> SOURCE PASSAGE:
--- START ---

United States Marine Corps general

Steven R. Rudder is a retired United States Marine Corps lieutenant general and Naval Aviator. Rudder has served as Deputy Commandant for Aviation, USMC and Commanding General, United States Marine Corps Forces, Pacific.

==Marine Corps career==
Rudder was commissioned in the United States Marine Corps as a second lieutenant in 1984. He graduated from The Basic School at Marine Corps Base Quantico and his first assignment was to 3rd Amphibious Assault Battalion. He received a transfer to Naval Air Station Pensacola for flight training. He was designated a Naval Aviator in 1987. His operational assignments include AH-1 Cobra helicopter training with HMT-303 followed by service with HMLA-367 as Maintenance Officer and Tactics Instructor.

Rudder's staff and command assignments include HMM-161; Weapons and Tactics Officer deploying with the 11th MEU(SOC); AH-1 Division Head, Marine Aviation Weapons and Tactics Squadron One; Operations Officer, Marine Light Attack Helicopter Squadron 167; Future Operations Officer HMM-261 deploying with the 22nd MEU; Military Assistant to Andrew Marshall, Office of the Secretary of Defense, the Pentagon; Squadron Commander, HML/A-167; Senior Watch Officer, 3rd Marine Air Wing; J5 Lead planner for Afghanistan and Pakistan, USCENTCOM, Tampa, Florida; Commanding Officer of Marine Aircraft Group 26 deploying to Iraq, in support of Operation Iraqi Freedom; Branch Head of Aviation, Headquarters Marine Corps Aviation; student, United States Army War College; Legislative Assistant to the Commandant, Office of Legislative Affairs, HQMC; Commanding General, 1st Marine Air Wing in Okinawa, Japan; Director of Strategic Planning and Policy, United States Pacific Command; Deputy Commandant for Aviation from July 2017 to July 2020; and Commanding General, United States Marine Corps Forces, Pacific.

--- END ---

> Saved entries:
--- START ---

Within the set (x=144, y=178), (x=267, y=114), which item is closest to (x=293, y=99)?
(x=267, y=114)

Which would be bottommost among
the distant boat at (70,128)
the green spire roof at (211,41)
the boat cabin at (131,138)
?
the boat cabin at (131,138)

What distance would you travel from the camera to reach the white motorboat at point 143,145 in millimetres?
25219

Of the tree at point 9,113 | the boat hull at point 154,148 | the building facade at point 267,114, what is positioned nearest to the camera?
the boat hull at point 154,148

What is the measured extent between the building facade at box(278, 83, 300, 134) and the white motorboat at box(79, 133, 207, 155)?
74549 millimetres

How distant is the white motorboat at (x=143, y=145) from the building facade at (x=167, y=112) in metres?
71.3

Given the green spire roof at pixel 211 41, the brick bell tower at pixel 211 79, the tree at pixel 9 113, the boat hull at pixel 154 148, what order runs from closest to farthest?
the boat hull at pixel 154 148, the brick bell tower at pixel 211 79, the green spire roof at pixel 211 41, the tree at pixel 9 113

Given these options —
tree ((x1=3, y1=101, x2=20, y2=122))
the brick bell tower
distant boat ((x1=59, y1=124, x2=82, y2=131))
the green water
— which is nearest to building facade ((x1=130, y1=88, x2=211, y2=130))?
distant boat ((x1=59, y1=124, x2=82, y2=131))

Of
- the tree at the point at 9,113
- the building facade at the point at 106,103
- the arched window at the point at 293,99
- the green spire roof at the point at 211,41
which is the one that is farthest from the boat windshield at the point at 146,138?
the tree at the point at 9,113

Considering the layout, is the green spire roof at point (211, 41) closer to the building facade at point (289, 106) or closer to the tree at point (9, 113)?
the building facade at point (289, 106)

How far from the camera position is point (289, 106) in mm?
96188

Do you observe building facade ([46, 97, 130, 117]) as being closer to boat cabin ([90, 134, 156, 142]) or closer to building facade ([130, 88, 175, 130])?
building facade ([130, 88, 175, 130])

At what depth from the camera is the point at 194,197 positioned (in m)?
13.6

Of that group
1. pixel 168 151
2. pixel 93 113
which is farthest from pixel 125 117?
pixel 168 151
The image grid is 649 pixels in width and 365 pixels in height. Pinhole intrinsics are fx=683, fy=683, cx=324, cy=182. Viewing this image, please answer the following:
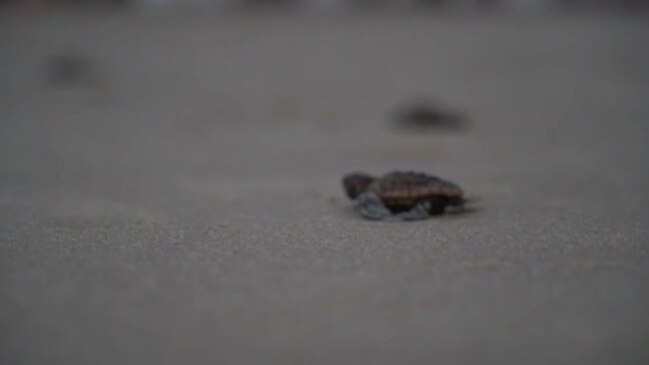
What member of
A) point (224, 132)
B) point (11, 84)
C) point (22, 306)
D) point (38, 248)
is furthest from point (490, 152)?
point (11, 84)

--- END ---

> WORK TASK A: Rewrite the stretch of the passage on Steven R. Rudder from "Steven R. Rudder" through "and Tactics Instructor.", replacing "Naval Aviator" with "Navy pilot".
> WORK TASK B: Say whether each statement agrees with the passage on Steven R. Rudder, answering yes or no and quoting the words that decide it: (i) Rudder was commissioned as a second lieutenant in 1984. (ii) Rudder was designated a Naval Aviator in 1990. (iii) Rudder was Deputy Commandant for Aviation from July 2017 to July 2020.
The data above is separate from the passage on Steven R. Rudder.

> WRITTEN ANSWER A:
Steven R. Rudder is a retired United States Marine Corps lieutenant general and Navy pilot. Rudder has served as Deputy Commandant for Aviation, USMC and Commanding General, United States Marine Corps Forces, Pacific.

==Marine Corps career==
Rudder was commissioned in the United States Marine Corps as a second lieutenant in 1984. He graduated from The Basic School at Marine Corps Base Quantico and his first assignment was to 3rd Amphibious Assault Battalion. He received a transfer to Naval Air Station Pensacola for flight training. He was designated a Navy pilot in 1987. His operational assignments include AH-1 Cobra helicopter training with HMT-303 followed by service with HMLA-367 as Maintenance Officer and Tactics Instructor.

> WRITTEN ANSWER B:
(i) Yes: "Rudder was commissioned in the United States Marine Corps as a second lieutenant in 1984."
(ii) No: "He was designated a Naval Aviator in 1987."
(iii) Yes: "Deputy Commandant for Aviation from July 2017 to July 2020"